Bonnie Ewoldt is a Milford resident and Crawford County landowner.
North Dakota’s Public Service Commission threw a major roadblock in the path of Summit Carbon Solutions’ Midwest Carbon Express on August 4 when its three members unanimously denied the company’s hazardous CO2 pipeline permit. According to the commission’s chair, Randy Christmann, Summit “failed to meet its burden of proof to show that the location, construction, operation and maintenance will produce minimal adverse effects on the environment and upon the welfare of the citizens of North Dakota.”
Summit’s proposed route in North Dakota was part of a 2,000-mile, five-state Carbon Storage and Sequestration (CCS) plan to carry hazardous liquid CO2 from seventeen ethanol plants in South Dakota, Nebraska, Minnesota, and Iowa to North Dakota. where it would be permanently buried underground in abandoned oil wells west of Bismarck. When operational, investors in the $5.5 billion project would reap billions of dollars profit in carbon capture with 45Q federal tax credits.
However, without the Public Service Commission permit and access to North Dakota’s underground storage sites, the Midwest Carbon Express is a pipeline to nowhere.
The Midwest Carbon Express is on shaky ground all along its multi-state route. Summit is seeking a permit in Iowa with only two-thirds of easements voluntarily signed. Hundreds of Iowa landowners refuse to sign and choose instead to face the prospect of eminent domain. Minnesota requires an Environmental Impact Study and will not allow eminent domain to be used for this project. South Dakotans are outraged by the lack of action in their legislature, and thousands have signed a petition demanding Governor Kristi Noem call a special session.
Summit’s risky CO2 pipeline faces strong opposition. Environmentalists, conservatives, Indigenous peoples, Republicans, Democrats, independents, and civic groups have joined with impacted landowners to stop one of the biggest land grabs in recent U.S. history. A recent Iowa Poll by Selzer & Co for the Des Moines Register found that 78 percent of Iowans across all demographics oppose the use of eminent domain for the dangerous CO2 pipelines being built by a private company for profit.

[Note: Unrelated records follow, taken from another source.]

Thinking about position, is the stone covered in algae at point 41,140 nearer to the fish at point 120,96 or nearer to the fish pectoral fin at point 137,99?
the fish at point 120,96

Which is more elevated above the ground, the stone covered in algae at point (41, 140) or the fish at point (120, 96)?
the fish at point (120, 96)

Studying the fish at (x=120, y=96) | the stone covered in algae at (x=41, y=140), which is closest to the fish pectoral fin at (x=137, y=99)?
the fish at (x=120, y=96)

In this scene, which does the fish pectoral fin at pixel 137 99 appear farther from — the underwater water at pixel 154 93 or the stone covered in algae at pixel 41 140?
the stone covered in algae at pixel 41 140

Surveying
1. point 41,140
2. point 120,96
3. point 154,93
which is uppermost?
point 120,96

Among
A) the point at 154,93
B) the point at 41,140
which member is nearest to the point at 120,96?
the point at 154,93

In Iowa, Summit-impacted landowners, the Sierra Club, and other interested parties have been frantically preparing for the Iowa Utilities Board hearing for Summit’s permit, scheduled to begin in two short weeks on August 22. Recently, the board unexpectedly rescheduled the hearing from an anticipated start in October. This move by the Iowa Utilities Board was a sucker-punch to intervenors, who suddenly had months less time to prepare testimony and consult with legal counsel.

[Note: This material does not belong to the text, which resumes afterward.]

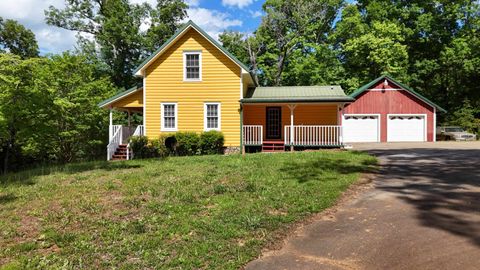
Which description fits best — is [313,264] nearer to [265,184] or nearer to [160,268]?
[160,268]

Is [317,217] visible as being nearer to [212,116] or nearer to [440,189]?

Now that Summit has no way to get to the sequestration site in North Dakota, and the Midwest Carbon Express has no endpoint, the board should postpone its hearing indefinitely. Without a carbon storage and sequestration location, there is no reason to waste time, resources, and tax-payer money to hold a hearing on a half-baked proposal for Summit’s permit.

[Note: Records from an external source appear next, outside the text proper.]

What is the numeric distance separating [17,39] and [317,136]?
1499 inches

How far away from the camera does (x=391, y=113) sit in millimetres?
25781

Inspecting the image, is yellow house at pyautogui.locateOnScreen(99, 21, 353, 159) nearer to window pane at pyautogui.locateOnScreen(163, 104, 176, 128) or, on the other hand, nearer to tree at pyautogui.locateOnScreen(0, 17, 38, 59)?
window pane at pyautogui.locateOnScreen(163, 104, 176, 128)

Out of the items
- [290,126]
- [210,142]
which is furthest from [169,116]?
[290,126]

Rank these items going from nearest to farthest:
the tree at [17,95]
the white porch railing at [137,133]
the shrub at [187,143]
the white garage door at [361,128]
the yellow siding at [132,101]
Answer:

The Iowa Utilities Board needs to put the brakes on the Midwest Carbon Express. There is no urgent need to approve a permit for a dangerous CO2 pipeline to nowhere.
Top photo of the Ewoldt farm in Crawford County provided by the author and published with permission.
3 Comments
Arrogance karma
Summit and its competitors have not been transparent about their goals and means. This is surprising because Carbon sequestration is a national priority to mitigate climate change. The large tax credits are a testimony of the relevance of their efforts. Had Summit and competitors treated landowners more respectfully, explained the ecological benefits better, they may have had an easier way through.
Karl M Sat 5 Aug 12:35 PM
Steve King
Odd to see Bleeding Heartland and former Congressman Steve King on the same side.
Farmers will realize another dollar a bushel for corn if states accept the carbon credits offered by the feds. If the world has decided on green energy then we have find a way to include ethanol in that equation. Carbon storage and the carbon credits would be the solution. Each ethanol plant uses 80 million bushels of corn every year. We can’t lose that. Other options are too expensive.
Tough problem. We should be able to figure out.
tyrone2101 Sun 6 Aug 7:17 AM
Thank you, Bonnie Ewoldt...
for writing this post and for working on this issue.